L’Habitation Saint-Ybars/XI

La bibliothèque libre.
Imprimerie Franco-Américaine (p. 63).

CHAPITRE XI

Mr. le Duc de Lauzun



Au déjeuner Pélasge fit connaissance avec une nouvelle figure. Un jeune quarteron, mis avec recherche et coiffé comme M. Héhé, servait Saint-Ybars et ne servait que lui. Il avait l’air dégagé et impertinent ; on eût dit qu’il servait le maître de la maison par pure complaisance. Dès son bas âge il s’était montré d’un caractère si effronté que Vieumaite l’avait surnommé M. le duc de Lauzun. Ce nom lui resta, et il en était fier ; de ce qu’il portait le nom du célèbre courtisan, il se croyait aussi important que lui. Dans son enfance Saint-Ybars l’avait gâté à l’égal de ses propres fils, et maintenant encore il avait pour lui un faible que Mlle Pulchérie qualifiait de déplorable. Tout esclave qu’était M. le duc de Lauzun, il avait sa chambre à part, sa petite bibliothèque, son fusil, et qui le croirait ? son esclave, ou du moins son domestique. Un jeune nègre, nommé Windsor, qui, sous un air de gros bêta, cachait un esprit de courtisan, s’était constitué le valet de M. le duc de Lauzun ; il le suivait pas à pas, et profitait par contrecoup des faveurs dont M. le duc était comblé par le maître de la maison.

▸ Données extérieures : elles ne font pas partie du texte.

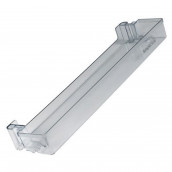 Dosenfach / Getränkefach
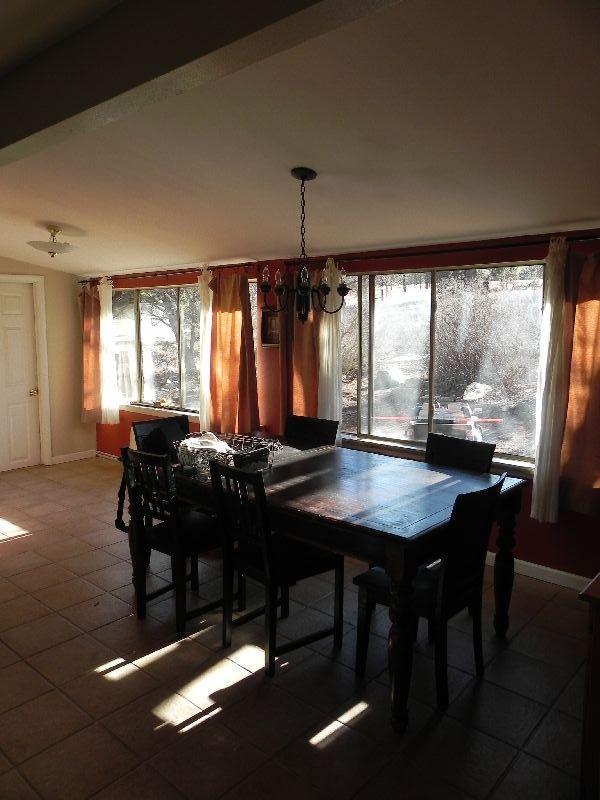 7912 North Manning Road Flagstaff, AZ 86004 - Photo 8 of 19 Additional Photo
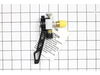 Lpg Canister Support Assy – Part Number: 9770-5361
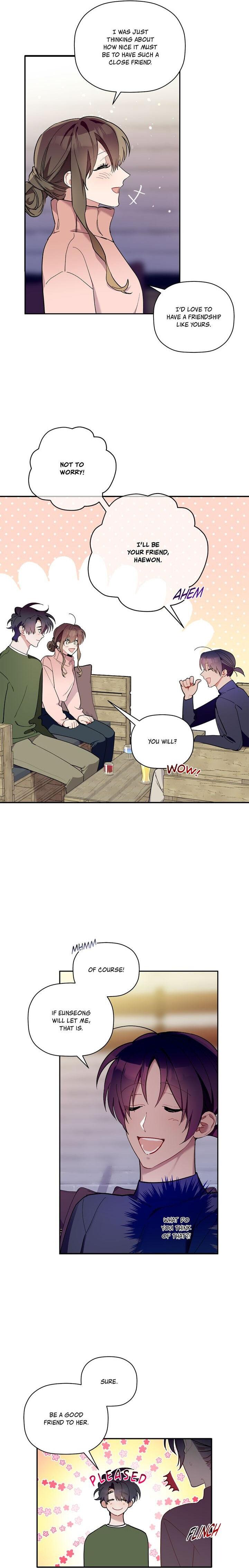 Page 15 of Chapter 56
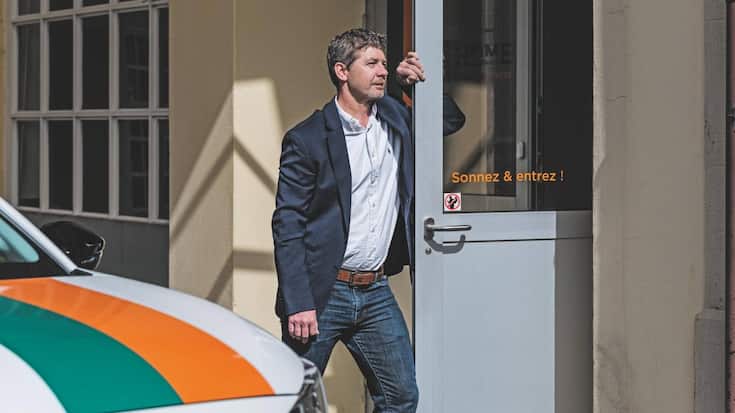 file7knu6j9weibp32n8222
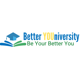 Better YOUniversity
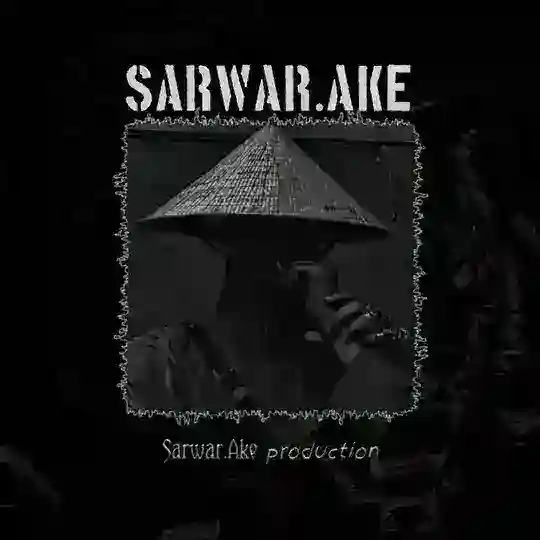 𝕊𝔸ℝ𝕎𝔸ℝ.𝔸𝕂𝔼 SOYĞUNÇULUĞU😋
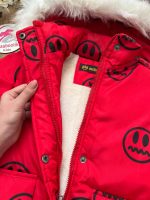 کاپشن ایموجی - Image 3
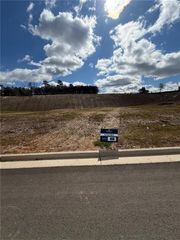 520 Loblolly Lane, Canton, GA 30114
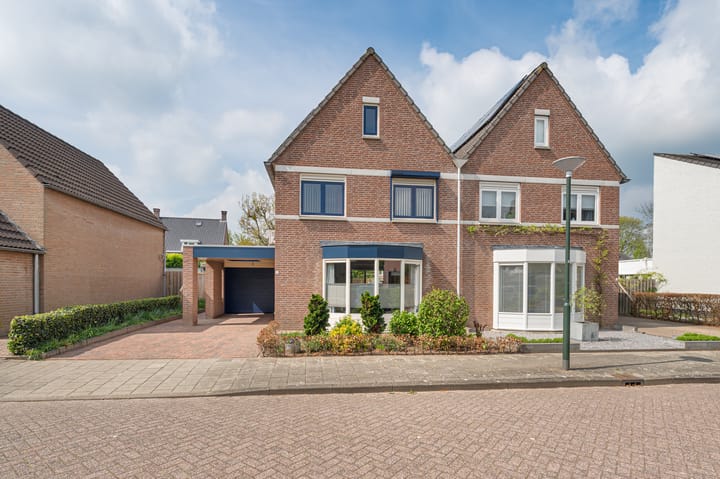 Foto 30 van Melkstraat 1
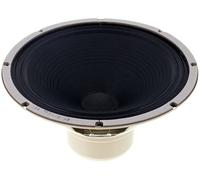Celestion Cream 12" 8 Ohm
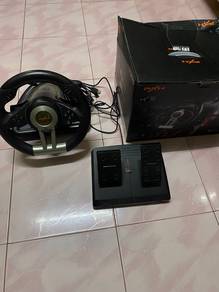 stereng wheel pxn v3 pro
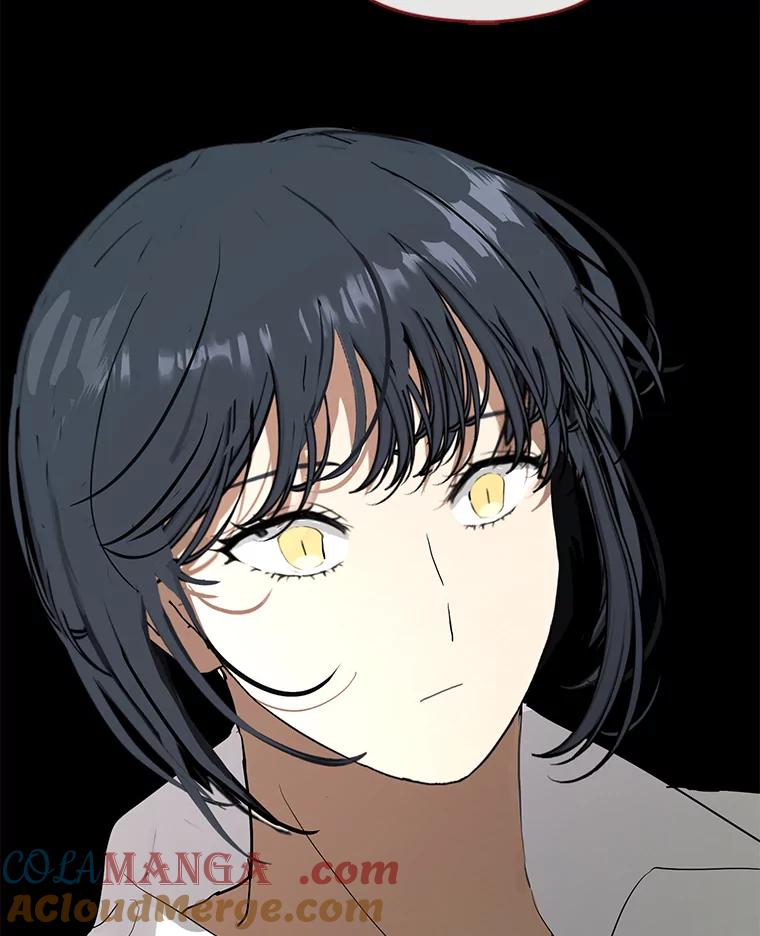 169.jpg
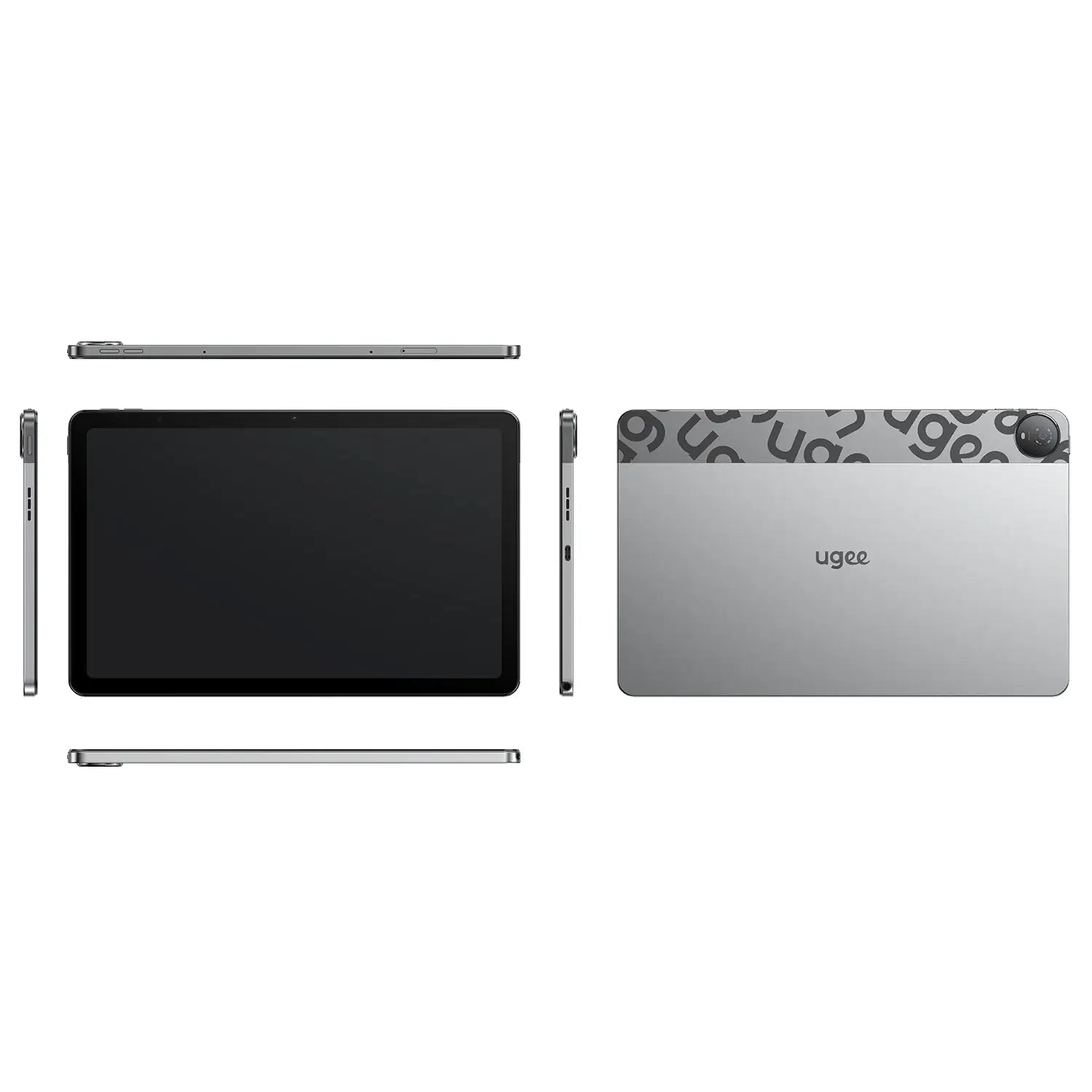 ugee 10.36" Fun Drawing Pad UT2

Les privilèges dont jouissait M. de Lauzun venaient de ce que (nous nous servons de la locution usitée en pareil cas), il était pour le fils aîné de Saint-Ybars ; ce qui veut dire en français de France, que cet insolent petit polisson était l’enfant d’une esclave et du fils aîné de la famille.

La première impression produite par M. de Lauzun sur le nouveau professeur de Démon, ne fut pas flatteuse pour son Excellence ; Pélasge lui trouva le regard faux etméchant.